I have been thinking about this project for years, but I never had the energy. I was really burnt-out and exhausted, and I did not have the courage to start it. For years, I was sort of assembling what I thought I would need to go on this journey inside the fish, so I would start creating this set-up with lights, which I tested and thought could work as ‘the stage’. I saw it as this big expedition, like going to space or something. Then of course Covid happened and all my exhibitions and trips were cancelled. Even though I was not in the best shape at the time, I thought this was the moment to do it. I cannot travel so I have to travel inside the fish. I went fishing with my kids and eventually caught one. The next day I started the project. 

Lastly, photo books are a big part of your career. You have published a vast collection of them under the name of your own publishing imprint Nobody Books, which you founded in 2005. What makes you so passionate about photo books? Do you believe they are the ultimate format for presenting your photography? And if so, why?

When I was younger I used to love picture books and in that sense photo book have always been quite close to my heart. The first ones I published were almost like a vehicle to carry finished bodies of work; to lock them down and incapsulate them. There are so many reasons why I like photography in book form. They are portable, quite democratic and not as expensive as prints. They travel and have their own life. It was really good to make books for me mentally, because it was a sort of closure. When you spent long periods of time immersing yourself in something, it was psychologically really helpful to know when a project was finished or when to bring it to an end, otherwise I would just never stop. When the book was made, it allowed me to move on to the next thing. I never thought my publishing would get so big, so in the end I was a bit scared that the publishing would start to suffocate the art. I have always been careful to keep my bookmaking and work making very separate.
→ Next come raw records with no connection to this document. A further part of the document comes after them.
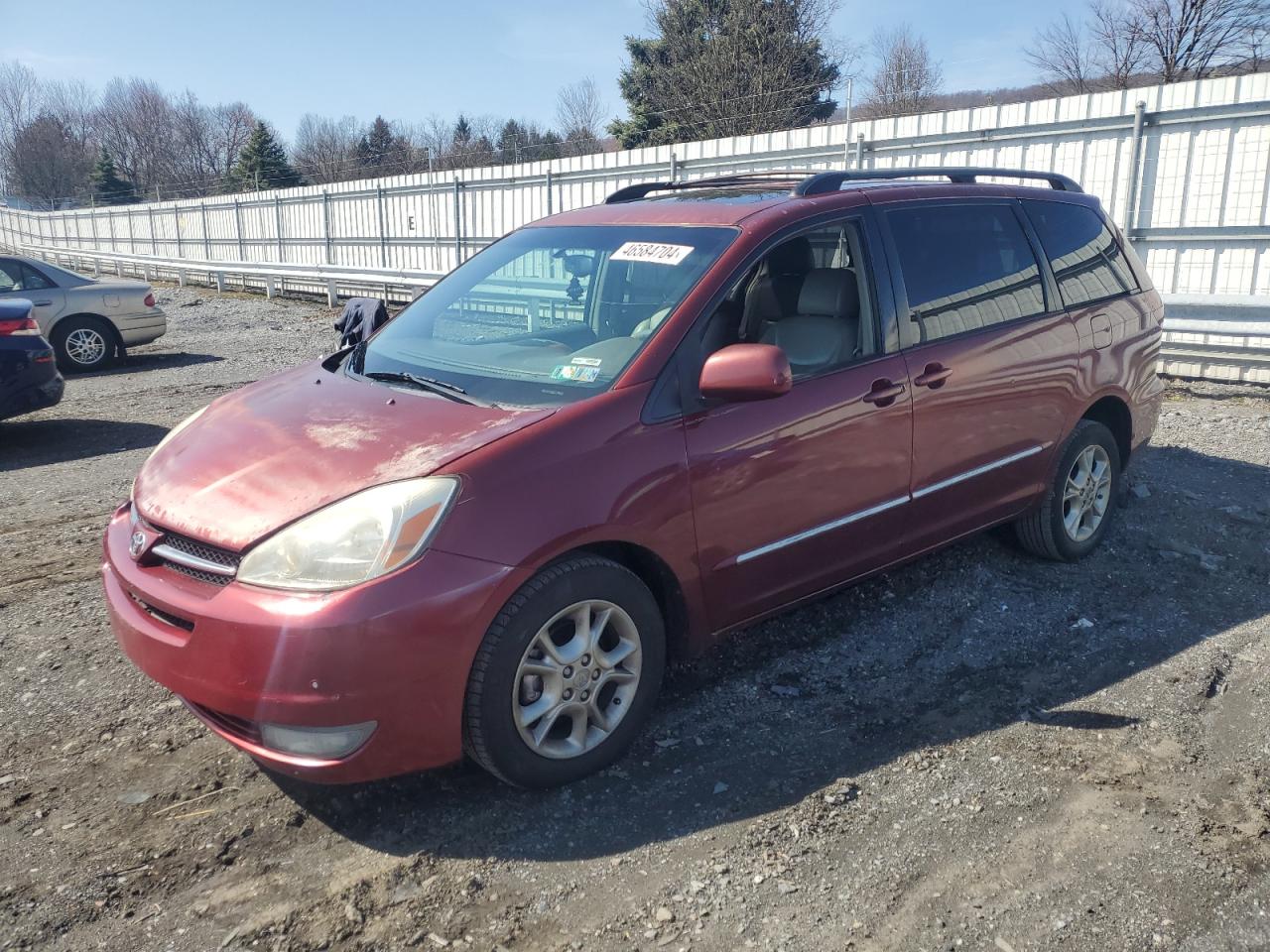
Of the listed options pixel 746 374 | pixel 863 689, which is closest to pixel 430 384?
pixel 746 374

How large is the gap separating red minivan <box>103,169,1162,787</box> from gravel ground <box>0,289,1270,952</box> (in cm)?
31

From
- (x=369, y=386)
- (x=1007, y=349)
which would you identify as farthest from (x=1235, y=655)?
(x=369, y=386)

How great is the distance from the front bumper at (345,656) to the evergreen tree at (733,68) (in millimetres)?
26738

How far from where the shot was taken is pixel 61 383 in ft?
28.1

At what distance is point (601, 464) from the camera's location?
3.12 metres

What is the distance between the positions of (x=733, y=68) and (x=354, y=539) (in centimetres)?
3114

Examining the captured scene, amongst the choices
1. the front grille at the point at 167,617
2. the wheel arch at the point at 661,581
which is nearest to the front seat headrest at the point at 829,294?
the wheel arch at the point at 661,581

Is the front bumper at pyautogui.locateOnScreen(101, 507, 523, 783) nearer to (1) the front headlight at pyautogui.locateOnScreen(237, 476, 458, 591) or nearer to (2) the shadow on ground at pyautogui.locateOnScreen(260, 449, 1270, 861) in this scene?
(1) the front headlight at pyautogui.locateOnScreen(237, 476, 458, 591)

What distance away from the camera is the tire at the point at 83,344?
41.1 ft

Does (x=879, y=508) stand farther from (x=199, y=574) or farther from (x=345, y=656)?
(x=199, y=574)

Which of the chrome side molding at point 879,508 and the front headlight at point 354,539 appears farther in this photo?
the chrome side molding at point 879,508

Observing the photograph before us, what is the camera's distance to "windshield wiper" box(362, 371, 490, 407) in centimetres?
340

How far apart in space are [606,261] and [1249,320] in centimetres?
738

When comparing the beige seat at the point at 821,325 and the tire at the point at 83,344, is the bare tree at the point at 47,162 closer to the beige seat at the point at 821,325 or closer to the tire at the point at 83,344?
the tire at the point at 83,344
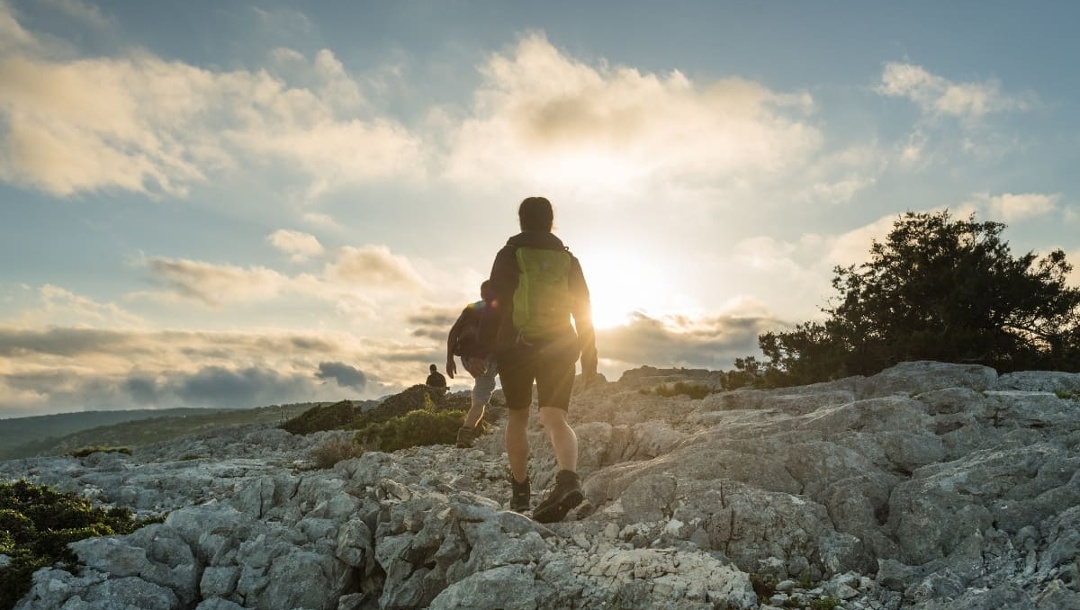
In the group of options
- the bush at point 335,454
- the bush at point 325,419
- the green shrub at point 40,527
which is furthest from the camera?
the bush at point 325,419

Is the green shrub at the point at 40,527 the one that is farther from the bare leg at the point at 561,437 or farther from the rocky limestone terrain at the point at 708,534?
the bare leg at the point at 561,437

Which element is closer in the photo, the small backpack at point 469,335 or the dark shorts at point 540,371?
the dark shorts at point 540,371

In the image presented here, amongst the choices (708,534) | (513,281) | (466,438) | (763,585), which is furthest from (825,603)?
(466,438)

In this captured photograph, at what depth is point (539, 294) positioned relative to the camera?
666 cm

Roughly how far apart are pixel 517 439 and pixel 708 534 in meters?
2.09

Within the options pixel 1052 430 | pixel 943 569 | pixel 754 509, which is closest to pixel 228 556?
pixel 754 509

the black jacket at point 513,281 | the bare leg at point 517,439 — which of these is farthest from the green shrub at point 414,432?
the black jacket at point 513,281

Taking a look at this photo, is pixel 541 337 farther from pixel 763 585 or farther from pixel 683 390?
pixel 683 390

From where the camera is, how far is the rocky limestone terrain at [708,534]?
5.09m

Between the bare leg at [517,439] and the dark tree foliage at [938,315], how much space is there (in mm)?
18398

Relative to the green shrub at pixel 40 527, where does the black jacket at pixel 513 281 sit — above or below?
above

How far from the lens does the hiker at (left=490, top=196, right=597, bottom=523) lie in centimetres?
665

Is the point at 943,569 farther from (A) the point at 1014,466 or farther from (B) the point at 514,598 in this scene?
(B) the point at 514,598

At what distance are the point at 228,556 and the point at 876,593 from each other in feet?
19.6
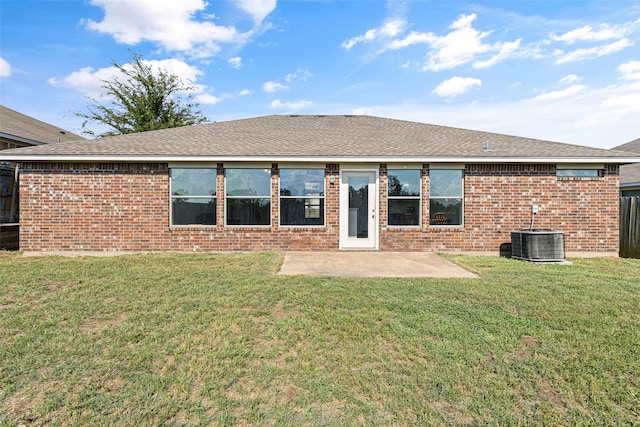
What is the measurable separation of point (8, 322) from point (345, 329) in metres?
4.03

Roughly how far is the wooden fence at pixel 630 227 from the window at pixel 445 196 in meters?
4.45

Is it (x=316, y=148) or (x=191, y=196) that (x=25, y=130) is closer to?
(x=191, y=196)

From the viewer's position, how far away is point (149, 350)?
318 centimetres

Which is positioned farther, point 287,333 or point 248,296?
point 248,296

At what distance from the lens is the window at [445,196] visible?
28.9 feet

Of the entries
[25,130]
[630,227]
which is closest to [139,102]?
[25,130]

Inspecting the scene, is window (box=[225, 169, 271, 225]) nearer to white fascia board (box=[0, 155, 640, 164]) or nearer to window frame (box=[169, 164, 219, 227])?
window frame (box=[169, 164, 219, 227])

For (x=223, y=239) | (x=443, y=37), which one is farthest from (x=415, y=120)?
(x=223, y=239)

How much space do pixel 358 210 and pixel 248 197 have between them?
3.14 metres

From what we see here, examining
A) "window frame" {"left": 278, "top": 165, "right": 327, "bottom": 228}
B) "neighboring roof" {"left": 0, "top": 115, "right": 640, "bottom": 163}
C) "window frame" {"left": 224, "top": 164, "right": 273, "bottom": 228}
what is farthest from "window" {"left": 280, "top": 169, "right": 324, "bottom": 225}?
"neighboring roof" {"left": 0, "top": 115, "right": 640, "bottom": 163}

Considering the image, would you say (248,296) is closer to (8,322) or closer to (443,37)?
(8,322)

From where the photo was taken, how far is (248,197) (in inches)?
347

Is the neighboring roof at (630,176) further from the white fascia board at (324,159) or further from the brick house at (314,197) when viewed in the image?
the white fascia board at (324,159)

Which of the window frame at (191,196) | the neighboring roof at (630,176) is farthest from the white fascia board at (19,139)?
the neighboring roof at (630,176)
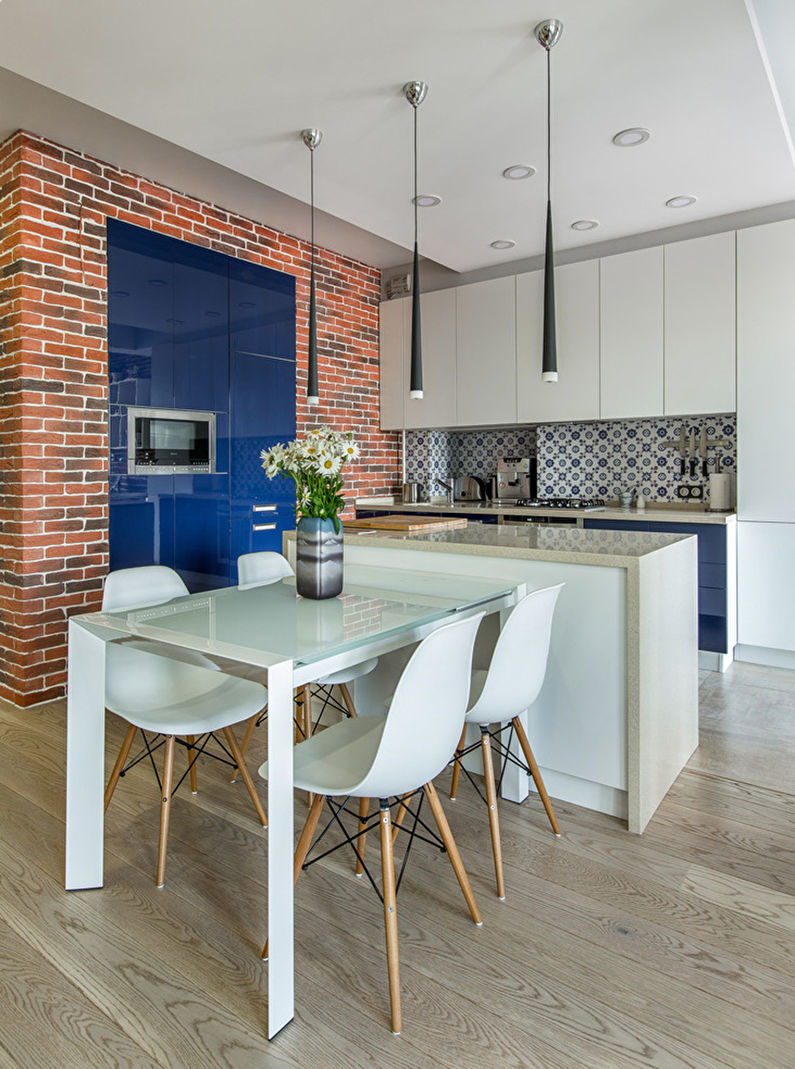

I have noticed too, that when you make all these books, people are always seeing things for the first time, even though for you those are projects you made years ago. Making books is like leaving a legacy.

Stephen Gill’s works are held in various private and public collections and have been exhibited internationally, along with his books that are a key aspect to his practice. Some galleries and museums include: London’s National Portrait Gallery, The Victoria and Albert Museum, Tate, Archive of Modern Conflict and The Photographers’ Gallery. Gill has had solo shows at festivals such as Recontres d’Arles, The Toronto photography festival, Festival Images and PHotoEspaña. In Summer 2013 Foam Amsterdam dedicated Gill a big retrospective ‘Best Before End’.

Coming up for Air: Stephen Gill – A Retrospective is on display at Arnolfini from 16 October 2021 to 16 January 2022.